# INSTRUCCIONES
A – Resume en dos oraciones el texto sobre la educación a distancia.
B – Continúa el texto sobre la educación a distancia a partir de su última oración.

# TEXTO PROPORCIONADO
El Estado hace lo que le toca. La actual estrategia de educación a distancia es importante y necesaria. Detrás hay una multitud de esfuerzos encomiables por producirla y sostenerla, más allá de todas las limitaciones alegadas en forma y contenido. El ministro Benavides acaba de declarar que el 2020 «es un año escolar diferente pero no un año perdido, pues la estrategia “Aprendo en casa” está incorporando progresivamente nuevos contenidos y temas para complementar todas las áreas del Currículo Nacional». Eso es verdad y es correcto, el Estado ha reaccionado bien y rápido para garantizar un derecho, esfuerzo que completan el compromiso de los docentes por dar lo mejor de sí mismos, sin atenuantes, en favor de nuestros estudiantes, buscando compensar de la mejor forma posible cualquier dificultad, como de hecho está ocurriendo en muchas regiones del país.

El sistema debe modular sus expectativas. De lo que se trata es de modular nuestras expectativas y de hacerlo en base a un conocimiento preciso de las posibilidades de cada grupo de estudiantes y de sus familias. Cada director debería hacer el esfuerzo de mapear con sus docentes las condiciones objetivas de los alumnos que atienden, así como de su estado emocional y de su propia percepción sobre las situaciones que está viviendo en casa. Plantear demandas a ciegas y esperar resultados, es caminar en línea recta a la frustración, el disgusto, la censura o la descalificación mutua entre padres, docentes y funcionarios. Si pido como diez y espero un diez de respuesta, sin haber hecho antes un reconocimiento de terreno, y termino obteniendo siete, tres, cinco o nada, voy a desencadenar un vendaval de culpas, quejas y acusaciones. Y vamos a destruir la confianza mutua.

Datos recopilados:

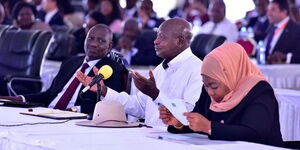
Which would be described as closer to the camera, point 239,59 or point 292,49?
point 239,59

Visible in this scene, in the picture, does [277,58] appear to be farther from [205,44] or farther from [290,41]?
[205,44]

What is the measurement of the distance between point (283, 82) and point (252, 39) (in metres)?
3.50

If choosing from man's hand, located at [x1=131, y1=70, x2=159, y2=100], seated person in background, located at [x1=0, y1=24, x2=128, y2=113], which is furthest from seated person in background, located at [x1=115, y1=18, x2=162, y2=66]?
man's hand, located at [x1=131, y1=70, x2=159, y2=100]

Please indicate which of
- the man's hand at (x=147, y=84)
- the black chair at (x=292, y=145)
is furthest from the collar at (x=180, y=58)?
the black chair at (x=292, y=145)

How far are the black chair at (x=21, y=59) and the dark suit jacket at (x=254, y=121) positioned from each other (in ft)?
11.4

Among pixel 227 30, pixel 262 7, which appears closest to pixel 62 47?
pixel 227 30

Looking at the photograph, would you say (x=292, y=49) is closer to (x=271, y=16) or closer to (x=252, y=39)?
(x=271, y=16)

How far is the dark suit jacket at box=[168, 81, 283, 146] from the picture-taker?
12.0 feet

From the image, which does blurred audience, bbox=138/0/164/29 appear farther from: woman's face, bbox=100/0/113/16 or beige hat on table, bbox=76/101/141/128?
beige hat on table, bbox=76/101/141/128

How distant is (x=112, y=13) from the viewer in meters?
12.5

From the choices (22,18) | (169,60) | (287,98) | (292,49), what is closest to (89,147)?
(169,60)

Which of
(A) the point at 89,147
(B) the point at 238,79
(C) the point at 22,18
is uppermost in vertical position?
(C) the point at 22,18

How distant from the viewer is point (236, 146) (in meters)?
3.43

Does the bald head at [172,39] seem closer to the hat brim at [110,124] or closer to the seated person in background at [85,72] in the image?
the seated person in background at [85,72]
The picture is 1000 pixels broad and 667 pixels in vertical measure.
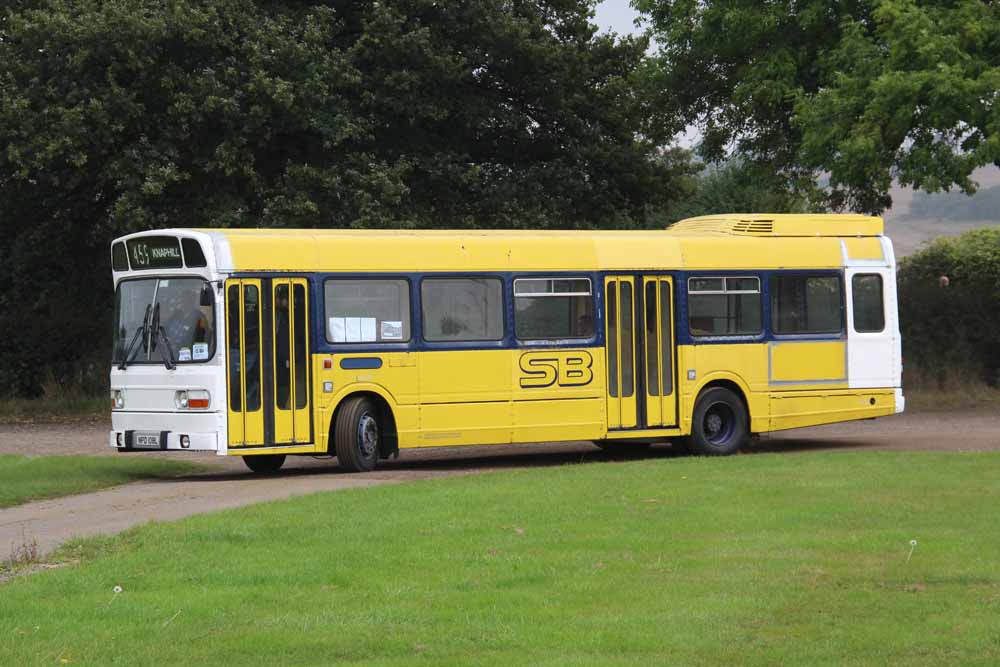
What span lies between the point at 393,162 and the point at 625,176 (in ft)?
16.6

--

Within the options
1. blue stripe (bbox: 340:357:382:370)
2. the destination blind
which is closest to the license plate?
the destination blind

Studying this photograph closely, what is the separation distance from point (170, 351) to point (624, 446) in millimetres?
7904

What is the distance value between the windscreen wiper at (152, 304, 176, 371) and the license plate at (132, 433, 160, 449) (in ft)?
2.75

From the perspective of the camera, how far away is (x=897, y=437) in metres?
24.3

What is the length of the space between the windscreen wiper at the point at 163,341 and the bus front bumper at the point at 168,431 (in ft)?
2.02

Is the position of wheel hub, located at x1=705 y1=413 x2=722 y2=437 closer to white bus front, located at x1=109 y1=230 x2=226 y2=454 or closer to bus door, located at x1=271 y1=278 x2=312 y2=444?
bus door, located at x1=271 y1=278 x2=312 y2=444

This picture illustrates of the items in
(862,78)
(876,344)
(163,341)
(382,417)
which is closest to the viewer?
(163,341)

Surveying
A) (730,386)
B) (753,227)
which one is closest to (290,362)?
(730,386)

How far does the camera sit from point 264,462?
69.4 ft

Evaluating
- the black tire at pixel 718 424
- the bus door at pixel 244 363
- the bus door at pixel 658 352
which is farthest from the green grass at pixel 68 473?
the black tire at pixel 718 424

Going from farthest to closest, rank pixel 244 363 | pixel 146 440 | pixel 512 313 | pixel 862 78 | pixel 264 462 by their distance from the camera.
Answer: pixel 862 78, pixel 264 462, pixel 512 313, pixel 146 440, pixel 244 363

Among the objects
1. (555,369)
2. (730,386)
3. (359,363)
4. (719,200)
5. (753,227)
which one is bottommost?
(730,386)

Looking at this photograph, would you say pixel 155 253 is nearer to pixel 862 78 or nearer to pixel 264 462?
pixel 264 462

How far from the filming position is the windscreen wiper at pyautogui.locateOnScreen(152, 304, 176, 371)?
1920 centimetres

# RESPUESTAS
A – El Estado ha reaccionado bien y rápido con la estrategia de educación a distancia «Aprendo en casa», un esfuerzo que completa el compromiso de los docentes en favor de los estudiantes. El sistema debe modular sus expectativas a partir de un conocimiento preciso de las condiciones de cada grupo de estudiantes y de sus familias, porque plantear demandas a ciegas lleva a la frustración, a las culpas y a la destrucción de la confianza mutua.

B –
Aprender a pensar es un derecho irrenunciable. Lo que también está a nuestro alcance es defender una educación dirigida a formar personas pensantes, autónomas y con capacidad de decisión, capaces de afrontar problemas con creatividad y sentido crítico. Esta calidad de educación es un derecho de nuestros estudiantes y lo transgredimos de forma imperdonable cuando las oportunidades de aprendizaje que les ofrecemos se obstinan en enfocarse en la adquisición y exposición de datos o conocimientos. El retorno a una educación centrada en información es una tentación al alcance de la mano en la que están cayendo muchos docentes y no solo en nuestro país. Es más sencillo proponerles actividades que se resuelven indagando por respuestas ya escritas en los textos escolares o en Internet, confundiendo la búsqueda, copiado y reproducción de información con una investigación.

Aprender la lección y actuar en consecuencia. En medio de una pandemia sin precedentes, necesitamos abrir los ojos y aceptar que ha sido la acción humana y no un murciélago lo que nos ha llevado a esta crisis. Si los que tenemos la responsabilidad de formar a las generaciones más jóvenes insistimos en hacerlo como nos educaron a nosotros, estamos preparando las condiciones para la destrucción del planeta. Aceptémoslo: una generación formada para repetir todo lo que los adultos que los educan saben del mundo, no será capaz de transformarlo, va a seguir provocando nuevas crisis planetarias y acabará sucumbiendo ante ellas. Incluyendo a sus mayores..

Lima, 10 de agosto de 2020

Luis Guerrero Ortiz
Docente, graduado en la Pontificia Universidad Católica del Perú (PUCP), con estudios completos de maestría en Política Educativa en la Universidad Alberto Hurtado de Chile, y posgrados en Terapia Familiar Sistémica (IFASIL), Periodismo Narrativo y Escritura Creativa (Escuela de Periodismo Portátil de Buenos Aires). Ha sido profesor principal en el Instituto para la Calidad de la PUCP y consultor de UNESCO en políticas de formación docente. Socio fundador de ENACCION y de Foro Educativo. Ha sido consultor de GRADE (Proyecto FORGE) y asesor pedagógico en el Ministerio de Educación (Despacho del Ministro) entre el 2001-2002 y el 2010-2013. Ha sido asesor en la Oficina de Educación de UNICEF y el Consejo Nacional de Educación; profesor principal de la Escuela de Directores y Gestión Educativa de IPAE; ha sido docente de posgrado en la Universidad Católica y en la Universidad Antonio Ruiz de Montoya. Es miembro del Consejo Consultivo de Enseña Perú. Escribe ficción en su blog El río de Parménides.